In the past decade, we have seen the upsurge of mental health issues, especially depression which has reached almost epidemic levels as many studies have proven. Our teenagers, or the iGeneration specifically has been hardest hit. They get together less, thus date less and consequently have less sexual activities leading to an all-time low in teenage pregnancies in 2016 – down by 67% since its peak in 1991. They work less, possibly as a result of the effects of the economy, but their activity of choice is spending more time on their screens, which is why they are also seriously sleep-deprived. Less than 7 hours of sleep wreaks havoc on a developing brain leading to compromised thinking and reasoning, anxiety, irritability, poor concentration, lack of focus and depression which are also symptoms of too much screen time. Thus, they are in a perpetual state of double-dipping. It’s a vicious cycle. Their suicidal notions have spiked since 2013 and have not come down since. 

No matter who we are, we always seek to love and to be loved, which cannot be done alone in isolation and separation. We need the human community, the exchange of energy, thus giving and receiving life force in continuity.

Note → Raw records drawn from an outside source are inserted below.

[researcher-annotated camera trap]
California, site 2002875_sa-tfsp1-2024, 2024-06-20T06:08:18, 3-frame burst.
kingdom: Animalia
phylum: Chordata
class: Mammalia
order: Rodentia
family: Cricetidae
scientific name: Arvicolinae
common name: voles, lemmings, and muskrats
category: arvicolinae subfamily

Instead, we lead lives of quiet despair, feeling abandoned, unloved and lonely when in reality that is a construct of the addictive nature of our devices. They have robbed us of our humanity, as we have replaced emotions for emojis, traded real events for relevant hashtags, and use search engines to answer life’s most profound existential questions. 

The first step towards change is awareness. Denial and resistance are normal, but they will only lead to greater persistence. To offset the darkness of the altered mind, we need to go out and touch someone, be with someone, do something in person and be who you really are. Tell and live your truth, and do not betray yourself. Learn to love yourself first and others will love you back. Know that you are always loved. Take control of your life and mind again, be in charge and have your devices serve you instead of being enslaved by them. It’s time to put our phones down and rejoin the human tribe, one small step at a time in real time. 

Marina Shakour Haber is an author and speaker whose life’s purpose is to open people’s minds to the untapped wealth and abundance waiting to be discovered when they break away from restricting beliefs. She wrote Dream A Better Dream to help people transform the negativity of our society into one of hope and great new potential.